◆ EXERCISE DETAILS ◆
Please show every line of the records below that holds the word "stadium".

◆ Data extracted from a collection ◆
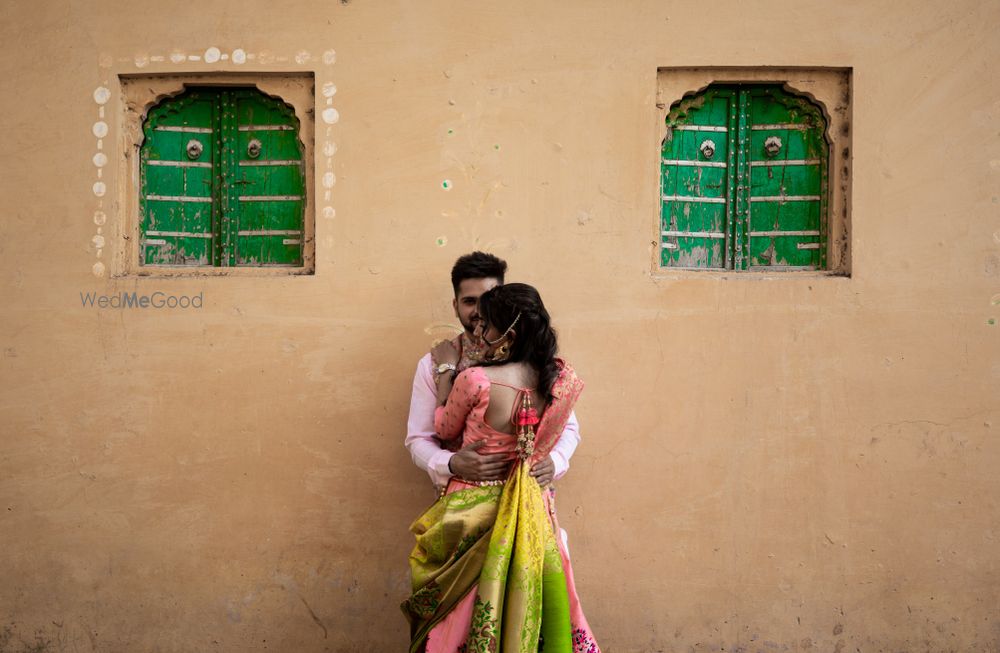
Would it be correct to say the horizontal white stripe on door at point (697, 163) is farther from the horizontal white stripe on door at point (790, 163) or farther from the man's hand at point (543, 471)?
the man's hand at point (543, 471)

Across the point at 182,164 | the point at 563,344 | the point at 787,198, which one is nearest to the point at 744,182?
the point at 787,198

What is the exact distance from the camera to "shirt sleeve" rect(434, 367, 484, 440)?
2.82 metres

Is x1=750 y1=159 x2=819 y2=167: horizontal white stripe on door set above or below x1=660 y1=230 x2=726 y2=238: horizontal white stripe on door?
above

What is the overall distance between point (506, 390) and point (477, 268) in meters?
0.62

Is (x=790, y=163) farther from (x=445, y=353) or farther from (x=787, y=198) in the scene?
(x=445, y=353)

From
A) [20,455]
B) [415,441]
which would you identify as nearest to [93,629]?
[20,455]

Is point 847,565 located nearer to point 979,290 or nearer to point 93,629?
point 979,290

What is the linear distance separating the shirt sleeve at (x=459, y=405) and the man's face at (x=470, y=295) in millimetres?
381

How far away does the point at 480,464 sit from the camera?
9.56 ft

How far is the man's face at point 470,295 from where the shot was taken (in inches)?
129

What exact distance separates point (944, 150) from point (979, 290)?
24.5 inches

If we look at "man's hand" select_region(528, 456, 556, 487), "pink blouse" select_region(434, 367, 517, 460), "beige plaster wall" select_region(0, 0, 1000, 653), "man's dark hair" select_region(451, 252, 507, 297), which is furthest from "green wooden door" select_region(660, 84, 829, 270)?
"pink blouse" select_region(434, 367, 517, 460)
---
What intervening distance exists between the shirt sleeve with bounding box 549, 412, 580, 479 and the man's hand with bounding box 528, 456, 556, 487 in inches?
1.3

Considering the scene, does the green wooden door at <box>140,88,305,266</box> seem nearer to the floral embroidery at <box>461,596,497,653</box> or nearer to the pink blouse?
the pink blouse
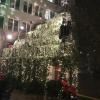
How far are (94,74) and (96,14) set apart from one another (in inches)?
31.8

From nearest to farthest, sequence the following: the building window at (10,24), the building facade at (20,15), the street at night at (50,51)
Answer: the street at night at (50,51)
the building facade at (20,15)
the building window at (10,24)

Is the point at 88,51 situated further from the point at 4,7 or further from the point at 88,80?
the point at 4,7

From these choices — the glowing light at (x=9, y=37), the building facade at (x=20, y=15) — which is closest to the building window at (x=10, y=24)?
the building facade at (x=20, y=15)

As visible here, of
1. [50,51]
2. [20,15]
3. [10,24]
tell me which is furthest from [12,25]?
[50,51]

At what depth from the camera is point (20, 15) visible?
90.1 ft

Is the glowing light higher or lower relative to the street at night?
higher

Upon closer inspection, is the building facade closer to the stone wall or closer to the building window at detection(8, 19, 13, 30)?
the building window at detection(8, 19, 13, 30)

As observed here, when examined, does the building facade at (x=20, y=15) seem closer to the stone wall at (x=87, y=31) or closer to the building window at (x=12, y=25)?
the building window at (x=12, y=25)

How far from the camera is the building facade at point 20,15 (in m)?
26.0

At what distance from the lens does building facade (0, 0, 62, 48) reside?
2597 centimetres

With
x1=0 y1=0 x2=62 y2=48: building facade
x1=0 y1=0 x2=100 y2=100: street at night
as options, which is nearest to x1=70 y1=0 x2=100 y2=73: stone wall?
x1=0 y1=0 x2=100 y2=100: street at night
---
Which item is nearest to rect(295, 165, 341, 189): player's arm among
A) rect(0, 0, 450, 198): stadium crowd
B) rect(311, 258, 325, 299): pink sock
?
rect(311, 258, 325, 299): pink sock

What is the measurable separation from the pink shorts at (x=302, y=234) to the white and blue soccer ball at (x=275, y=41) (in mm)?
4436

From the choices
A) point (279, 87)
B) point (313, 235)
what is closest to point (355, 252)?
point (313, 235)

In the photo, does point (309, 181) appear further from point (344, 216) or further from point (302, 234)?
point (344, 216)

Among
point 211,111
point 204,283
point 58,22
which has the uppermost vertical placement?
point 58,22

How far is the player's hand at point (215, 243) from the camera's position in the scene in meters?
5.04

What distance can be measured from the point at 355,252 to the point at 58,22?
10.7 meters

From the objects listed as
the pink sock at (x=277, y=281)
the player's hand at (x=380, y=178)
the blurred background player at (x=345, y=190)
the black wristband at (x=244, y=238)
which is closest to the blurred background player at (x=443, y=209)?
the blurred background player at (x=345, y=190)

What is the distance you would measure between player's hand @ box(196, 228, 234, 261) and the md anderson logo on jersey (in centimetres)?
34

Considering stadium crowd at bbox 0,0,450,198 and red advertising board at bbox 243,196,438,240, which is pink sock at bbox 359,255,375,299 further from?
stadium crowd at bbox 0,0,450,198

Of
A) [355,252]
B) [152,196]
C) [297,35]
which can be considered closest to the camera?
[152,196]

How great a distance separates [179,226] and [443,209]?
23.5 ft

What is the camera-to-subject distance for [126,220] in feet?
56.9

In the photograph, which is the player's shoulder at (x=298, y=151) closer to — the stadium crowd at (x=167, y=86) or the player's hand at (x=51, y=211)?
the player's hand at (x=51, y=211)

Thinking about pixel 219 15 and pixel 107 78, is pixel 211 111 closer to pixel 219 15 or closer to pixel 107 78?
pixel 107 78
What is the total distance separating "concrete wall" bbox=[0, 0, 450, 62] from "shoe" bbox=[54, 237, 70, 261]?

◆ RESPONSE TO THE EXERCISE ◆
A) rect(0, 0, 450, 198): stadium crowd
Considering stadium crowd at bbox 0,0,450,198 and red advertising board at bbox 243,196,438,240, which is pink sock at bbox 359,255,375,299 further from?
stadium crowd at bbox 0,0,450,198
In the photograph, which is the player's shoulder at (x=298, y=151) closer to — the stadium crowd at (x=167, y=86) or the player's hand at (x=51, y=211)?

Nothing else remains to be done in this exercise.